O modelo da Virô é também inclusivo: três mulheres, moradoras da capital potiguar, trabalham na produção de forma descentralizada, em casa, com remuneração por produção e suporte de Mychelle. “Não adianta o negócio ser bom só para mim. Tem que ser bom para todo mundo”, afirmou. A meta é expandir o projeto com a aquisição de novas máquinas de costura, facilitando a autonomia das costureiras.
Conforme dados do Sebrae-RN de março deste ano, das mais de 250 mil pequenas empresas ativas no Rio Grande do Norte, cerca de 135 mil são microempreendedores individuais (MEI), assim como Mychelle. Aproximadamente 45% das microempresas individuais no RN são lideradas por mulheres.
Para transformar sonhos em negócios, é preciso primeiro acreditar no que se faz e buscar aquilo que faz os olhos brilharem. “Histórias boas precisam inspirar outras pessoas. Exemplos positivos precisam ser levados adiante para que outras pessoas entendam que tudo é possível”. Em breve, Mychelle pretende concorrer ao programa Regenera — destinado a startups de impacto social e/ou ambiental que desenvolvam modelo de negócio sustentável. “O Sebrae realmente mudou a nossa vida.

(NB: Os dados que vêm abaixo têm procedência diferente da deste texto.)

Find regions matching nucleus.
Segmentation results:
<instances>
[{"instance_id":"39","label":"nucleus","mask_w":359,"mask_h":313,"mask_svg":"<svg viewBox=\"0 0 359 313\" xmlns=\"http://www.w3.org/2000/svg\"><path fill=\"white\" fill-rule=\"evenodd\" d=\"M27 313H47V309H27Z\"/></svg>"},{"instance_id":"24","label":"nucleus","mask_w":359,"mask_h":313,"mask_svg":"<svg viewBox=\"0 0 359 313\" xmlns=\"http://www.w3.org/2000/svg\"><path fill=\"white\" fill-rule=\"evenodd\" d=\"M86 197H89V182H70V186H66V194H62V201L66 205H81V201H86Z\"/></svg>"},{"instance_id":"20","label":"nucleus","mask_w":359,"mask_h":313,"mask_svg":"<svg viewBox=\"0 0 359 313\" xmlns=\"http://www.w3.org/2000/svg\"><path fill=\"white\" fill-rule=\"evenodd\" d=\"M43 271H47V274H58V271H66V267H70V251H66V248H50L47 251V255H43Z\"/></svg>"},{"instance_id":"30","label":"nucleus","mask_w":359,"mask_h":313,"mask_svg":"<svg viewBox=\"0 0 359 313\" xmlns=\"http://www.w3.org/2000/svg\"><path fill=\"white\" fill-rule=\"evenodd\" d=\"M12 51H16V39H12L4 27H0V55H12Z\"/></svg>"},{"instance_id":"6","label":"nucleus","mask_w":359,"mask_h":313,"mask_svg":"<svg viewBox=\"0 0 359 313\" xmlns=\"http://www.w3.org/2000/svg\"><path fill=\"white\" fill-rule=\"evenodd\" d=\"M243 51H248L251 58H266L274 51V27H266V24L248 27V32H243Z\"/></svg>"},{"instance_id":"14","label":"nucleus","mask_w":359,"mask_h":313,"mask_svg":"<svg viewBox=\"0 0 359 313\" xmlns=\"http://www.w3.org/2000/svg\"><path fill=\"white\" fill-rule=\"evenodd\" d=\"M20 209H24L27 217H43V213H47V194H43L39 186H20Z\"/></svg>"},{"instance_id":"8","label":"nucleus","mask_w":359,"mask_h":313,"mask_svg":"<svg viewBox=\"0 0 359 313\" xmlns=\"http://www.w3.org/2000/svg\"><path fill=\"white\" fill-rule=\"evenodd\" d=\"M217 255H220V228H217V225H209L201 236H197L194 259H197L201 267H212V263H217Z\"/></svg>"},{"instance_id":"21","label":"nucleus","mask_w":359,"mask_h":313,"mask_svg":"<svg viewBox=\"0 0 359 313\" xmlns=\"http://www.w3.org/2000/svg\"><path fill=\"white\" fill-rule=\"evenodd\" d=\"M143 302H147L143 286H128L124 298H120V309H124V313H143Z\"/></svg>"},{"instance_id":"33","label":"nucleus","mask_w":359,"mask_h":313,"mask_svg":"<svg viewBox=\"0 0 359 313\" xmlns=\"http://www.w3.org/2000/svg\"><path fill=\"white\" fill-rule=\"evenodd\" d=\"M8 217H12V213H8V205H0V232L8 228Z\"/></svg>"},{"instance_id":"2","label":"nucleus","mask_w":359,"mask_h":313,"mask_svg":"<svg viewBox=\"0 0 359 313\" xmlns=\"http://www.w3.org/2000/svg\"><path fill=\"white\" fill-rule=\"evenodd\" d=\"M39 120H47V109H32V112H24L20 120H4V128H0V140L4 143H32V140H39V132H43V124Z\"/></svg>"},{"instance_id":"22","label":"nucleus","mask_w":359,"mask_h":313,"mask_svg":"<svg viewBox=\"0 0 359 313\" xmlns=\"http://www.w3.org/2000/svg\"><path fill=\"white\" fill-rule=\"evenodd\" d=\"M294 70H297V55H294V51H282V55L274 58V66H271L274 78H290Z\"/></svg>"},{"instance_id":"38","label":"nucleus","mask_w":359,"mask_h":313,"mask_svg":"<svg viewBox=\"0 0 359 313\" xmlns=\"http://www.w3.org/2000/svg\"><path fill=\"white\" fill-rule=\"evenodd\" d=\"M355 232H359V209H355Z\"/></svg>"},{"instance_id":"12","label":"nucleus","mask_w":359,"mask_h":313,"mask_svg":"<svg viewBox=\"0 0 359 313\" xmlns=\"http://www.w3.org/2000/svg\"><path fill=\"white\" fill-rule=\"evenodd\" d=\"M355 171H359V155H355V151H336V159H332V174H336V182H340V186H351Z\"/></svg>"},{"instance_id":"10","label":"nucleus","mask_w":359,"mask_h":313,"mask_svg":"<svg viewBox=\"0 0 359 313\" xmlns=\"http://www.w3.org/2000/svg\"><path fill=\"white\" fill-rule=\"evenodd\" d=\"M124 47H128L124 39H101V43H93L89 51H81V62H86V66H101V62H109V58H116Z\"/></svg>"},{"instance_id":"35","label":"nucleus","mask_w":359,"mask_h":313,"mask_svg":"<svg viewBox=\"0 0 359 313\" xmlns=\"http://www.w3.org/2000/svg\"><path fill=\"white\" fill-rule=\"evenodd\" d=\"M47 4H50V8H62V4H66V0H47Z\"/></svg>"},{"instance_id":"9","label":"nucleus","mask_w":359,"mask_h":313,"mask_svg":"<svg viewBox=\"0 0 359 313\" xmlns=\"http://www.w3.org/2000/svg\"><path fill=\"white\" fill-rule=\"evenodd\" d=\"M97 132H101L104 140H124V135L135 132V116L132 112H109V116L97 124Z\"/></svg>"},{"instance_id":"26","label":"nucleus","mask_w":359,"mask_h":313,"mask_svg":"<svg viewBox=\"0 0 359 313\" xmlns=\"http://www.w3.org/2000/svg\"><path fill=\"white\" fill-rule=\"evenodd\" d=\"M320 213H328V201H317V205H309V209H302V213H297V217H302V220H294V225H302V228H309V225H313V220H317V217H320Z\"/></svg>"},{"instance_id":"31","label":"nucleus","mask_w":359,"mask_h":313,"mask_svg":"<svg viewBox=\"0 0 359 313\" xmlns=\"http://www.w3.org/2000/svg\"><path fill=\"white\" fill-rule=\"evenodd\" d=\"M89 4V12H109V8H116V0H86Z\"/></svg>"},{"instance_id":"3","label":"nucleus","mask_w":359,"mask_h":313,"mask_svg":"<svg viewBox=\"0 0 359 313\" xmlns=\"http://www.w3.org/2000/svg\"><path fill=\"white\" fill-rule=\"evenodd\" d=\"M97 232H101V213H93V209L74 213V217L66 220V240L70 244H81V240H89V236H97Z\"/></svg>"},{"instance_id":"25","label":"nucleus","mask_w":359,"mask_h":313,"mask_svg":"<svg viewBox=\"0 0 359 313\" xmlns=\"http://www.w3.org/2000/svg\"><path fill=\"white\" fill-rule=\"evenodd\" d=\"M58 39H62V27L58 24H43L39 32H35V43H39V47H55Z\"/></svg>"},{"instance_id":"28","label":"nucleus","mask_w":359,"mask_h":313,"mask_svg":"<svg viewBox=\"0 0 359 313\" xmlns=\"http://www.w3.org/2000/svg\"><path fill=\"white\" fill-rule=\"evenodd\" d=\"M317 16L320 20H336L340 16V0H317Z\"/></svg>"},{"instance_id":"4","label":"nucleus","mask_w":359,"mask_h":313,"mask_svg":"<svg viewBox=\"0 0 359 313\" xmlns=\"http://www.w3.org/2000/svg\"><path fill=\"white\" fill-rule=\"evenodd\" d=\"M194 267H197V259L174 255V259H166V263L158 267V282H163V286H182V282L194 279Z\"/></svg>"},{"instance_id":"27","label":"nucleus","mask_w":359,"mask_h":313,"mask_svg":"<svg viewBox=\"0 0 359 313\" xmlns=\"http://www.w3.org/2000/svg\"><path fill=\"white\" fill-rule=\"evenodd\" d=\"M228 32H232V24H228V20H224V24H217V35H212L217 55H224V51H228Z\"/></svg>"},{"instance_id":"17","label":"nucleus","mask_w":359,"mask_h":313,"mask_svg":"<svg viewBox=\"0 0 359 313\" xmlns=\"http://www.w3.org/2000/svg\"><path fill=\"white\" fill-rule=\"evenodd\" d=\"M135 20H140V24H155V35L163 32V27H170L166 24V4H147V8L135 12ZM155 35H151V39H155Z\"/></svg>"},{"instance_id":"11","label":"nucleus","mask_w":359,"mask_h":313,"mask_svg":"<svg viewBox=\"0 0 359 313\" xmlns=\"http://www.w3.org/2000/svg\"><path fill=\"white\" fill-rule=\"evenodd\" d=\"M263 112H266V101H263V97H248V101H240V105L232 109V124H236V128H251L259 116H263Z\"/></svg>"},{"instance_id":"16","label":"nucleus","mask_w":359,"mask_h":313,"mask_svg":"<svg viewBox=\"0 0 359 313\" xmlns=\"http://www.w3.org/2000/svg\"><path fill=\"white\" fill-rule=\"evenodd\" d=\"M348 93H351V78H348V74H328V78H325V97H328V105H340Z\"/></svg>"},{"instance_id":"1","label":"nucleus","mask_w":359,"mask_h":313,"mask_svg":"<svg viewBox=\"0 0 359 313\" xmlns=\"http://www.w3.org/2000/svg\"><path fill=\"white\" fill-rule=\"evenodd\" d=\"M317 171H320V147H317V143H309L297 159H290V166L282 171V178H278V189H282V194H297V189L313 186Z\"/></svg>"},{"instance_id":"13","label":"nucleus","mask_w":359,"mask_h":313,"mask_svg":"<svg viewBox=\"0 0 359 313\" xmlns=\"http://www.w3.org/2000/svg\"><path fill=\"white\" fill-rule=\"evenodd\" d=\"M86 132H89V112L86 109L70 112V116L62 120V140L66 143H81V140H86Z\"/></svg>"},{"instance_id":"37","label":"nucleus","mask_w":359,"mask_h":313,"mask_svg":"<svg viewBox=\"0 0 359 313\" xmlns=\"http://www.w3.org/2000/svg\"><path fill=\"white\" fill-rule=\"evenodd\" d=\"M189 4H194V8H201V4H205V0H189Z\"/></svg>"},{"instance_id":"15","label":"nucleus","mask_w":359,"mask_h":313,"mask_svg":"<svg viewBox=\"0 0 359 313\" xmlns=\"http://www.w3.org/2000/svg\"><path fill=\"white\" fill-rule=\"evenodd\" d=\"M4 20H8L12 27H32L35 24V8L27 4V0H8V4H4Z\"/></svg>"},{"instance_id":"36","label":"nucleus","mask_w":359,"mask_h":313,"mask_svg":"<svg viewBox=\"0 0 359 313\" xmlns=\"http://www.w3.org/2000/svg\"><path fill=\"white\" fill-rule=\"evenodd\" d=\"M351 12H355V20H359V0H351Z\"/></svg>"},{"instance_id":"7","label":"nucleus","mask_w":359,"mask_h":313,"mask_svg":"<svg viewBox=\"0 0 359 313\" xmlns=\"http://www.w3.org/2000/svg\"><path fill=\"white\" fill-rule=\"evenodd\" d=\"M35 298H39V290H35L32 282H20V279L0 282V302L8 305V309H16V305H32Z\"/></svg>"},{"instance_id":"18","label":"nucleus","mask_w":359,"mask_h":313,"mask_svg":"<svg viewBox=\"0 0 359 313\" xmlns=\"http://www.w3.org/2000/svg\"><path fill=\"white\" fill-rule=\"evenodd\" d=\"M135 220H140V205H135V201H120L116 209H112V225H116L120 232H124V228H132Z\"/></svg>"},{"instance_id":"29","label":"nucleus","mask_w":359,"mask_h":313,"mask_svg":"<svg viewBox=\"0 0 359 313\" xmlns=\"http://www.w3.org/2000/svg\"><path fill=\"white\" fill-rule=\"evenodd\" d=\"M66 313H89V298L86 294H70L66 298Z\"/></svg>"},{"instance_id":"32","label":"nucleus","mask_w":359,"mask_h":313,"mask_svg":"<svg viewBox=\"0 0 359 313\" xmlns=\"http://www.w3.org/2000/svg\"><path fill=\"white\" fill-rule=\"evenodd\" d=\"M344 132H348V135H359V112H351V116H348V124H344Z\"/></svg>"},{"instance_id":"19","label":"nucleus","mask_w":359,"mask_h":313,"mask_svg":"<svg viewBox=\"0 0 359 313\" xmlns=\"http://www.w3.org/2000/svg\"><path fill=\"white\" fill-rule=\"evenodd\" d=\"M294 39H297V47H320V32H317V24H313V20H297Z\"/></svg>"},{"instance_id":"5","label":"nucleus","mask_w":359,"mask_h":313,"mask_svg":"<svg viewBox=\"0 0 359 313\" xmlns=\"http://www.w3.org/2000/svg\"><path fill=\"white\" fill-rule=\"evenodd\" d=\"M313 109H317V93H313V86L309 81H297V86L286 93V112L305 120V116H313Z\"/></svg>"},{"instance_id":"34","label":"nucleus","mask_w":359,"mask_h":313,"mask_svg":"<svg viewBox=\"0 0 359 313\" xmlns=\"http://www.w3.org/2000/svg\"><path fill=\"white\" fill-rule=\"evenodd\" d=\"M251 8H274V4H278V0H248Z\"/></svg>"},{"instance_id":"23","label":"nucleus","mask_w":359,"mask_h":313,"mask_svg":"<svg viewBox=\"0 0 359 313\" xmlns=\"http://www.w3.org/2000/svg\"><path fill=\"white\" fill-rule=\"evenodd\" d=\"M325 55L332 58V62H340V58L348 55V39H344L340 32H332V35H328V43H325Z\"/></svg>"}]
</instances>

Antes eu não tinha dinheiro para nada. Hoje, estou tranquila”.
Programas do Sebrae-RN transformam ideias em negócios rentáveis

Para o consultor do Sebrae Júlio Lêdo, que acompanha Mychelle desde o início do projeto, a história da Virô representa um exemplo claro de como negócios sustentáveis podem unir impacto social e viabilidade econômica. “O mais interessante é que ela partiu de uma dor pessoal e transformou isso em solução para a cidade, ao reaproveitar resíduos e gerar renda local. É disso que o futuro do empreendedorismo precisa: propósito com profissionalismo”, afirmou.
Júlio explica que o Sebrae-RN atua com duas frentes voltadas a negócios sustentáveis: o edital Impacta, voltado à pré-aceleração de empreendedores em fase de ideação ou com negócios ainda não totalmente estruturados, e o Regenera, para empreendimentos já consolidados como negócios de impacto.
Na trajetória da Virô, a orientação do Sebrae foi determinante. “Mais de um ano atrás, ela era uma mulher cheia de sonhos, com uma visão de impacto ambiental muito clara, mas sem uma estrutura, sem uma organização a nível de gestão e sem nenhum tipo de conhecimento sobre o empreendedorismo de impacto”, lembrou. “A gente ajuda a lançar esses produtos e serviços no mercado”. Os dois programas são realizados anualmente e alavancam diversos negócios locais.